DATASET CONTENT
* Begin *

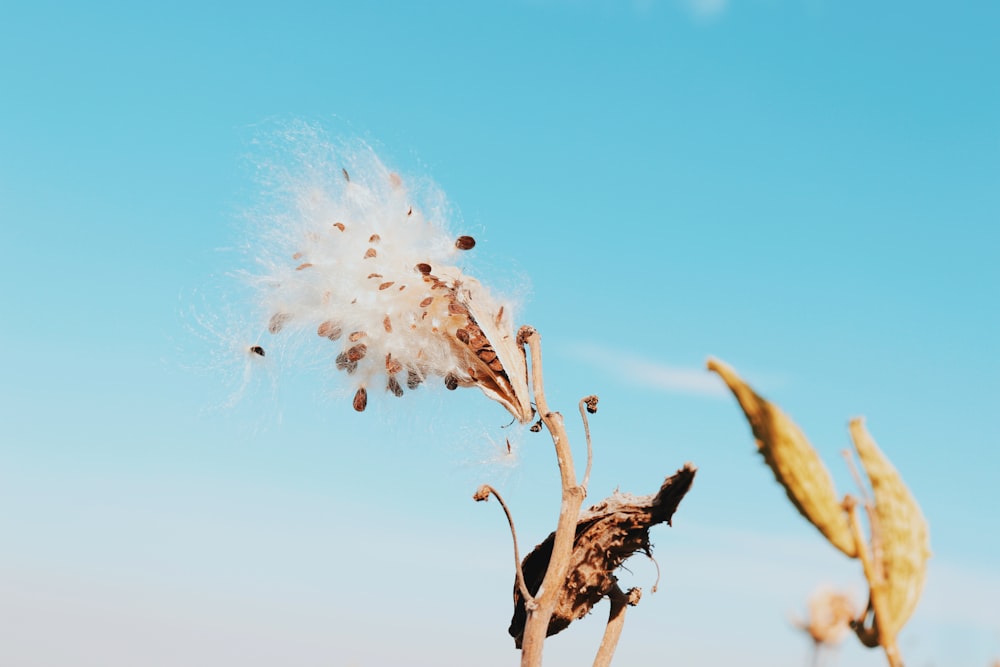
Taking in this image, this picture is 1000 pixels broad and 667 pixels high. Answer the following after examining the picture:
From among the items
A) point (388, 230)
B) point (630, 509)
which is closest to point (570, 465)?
point (630, 509)

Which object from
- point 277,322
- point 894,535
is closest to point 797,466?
point 894,535

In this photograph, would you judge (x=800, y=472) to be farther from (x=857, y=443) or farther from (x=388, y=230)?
(x=388, y=230)

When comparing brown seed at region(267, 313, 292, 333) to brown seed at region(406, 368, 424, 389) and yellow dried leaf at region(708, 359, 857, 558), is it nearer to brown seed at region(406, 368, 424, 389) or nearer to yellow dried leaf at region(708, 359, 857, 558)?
brown seed at region(406, 368, 424, 389)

* End *

WHAT YOU SHOULD DO
Copy out the text of every record above word for word, leaving out the pictures.

RESPONSE FOR THIS EXERCISE
Taking in this image, this picture is 1000 pixels broad and 667 pixels high. Answer the following after examining the picture:
From among the items
A) point (388, 230)
B) point (630, 509)
which is closest to point (570, 465)?
point (630, 509)

Which object from
- point 277,322
- point 894,535
is closest to point 797,466?
point 894,535

In this photograph, would you judge (x=800, y=472) to be farther from (x=857, y=443) or farther from (x=388, y=230)?
(x=388, y=230)

When comparing brown seed at region(267, 313, 292, 333) to brown seed at region(406, 368, 424, 389) and yellow dried leaf at region(708, 359, 857, 558), is it nearer to brown seed at region(406, 368, 424, 389) or nearer to yellow dried leaf at region(708, 359, 857, 558)?
brown seed at region(406, 368, 424, 389)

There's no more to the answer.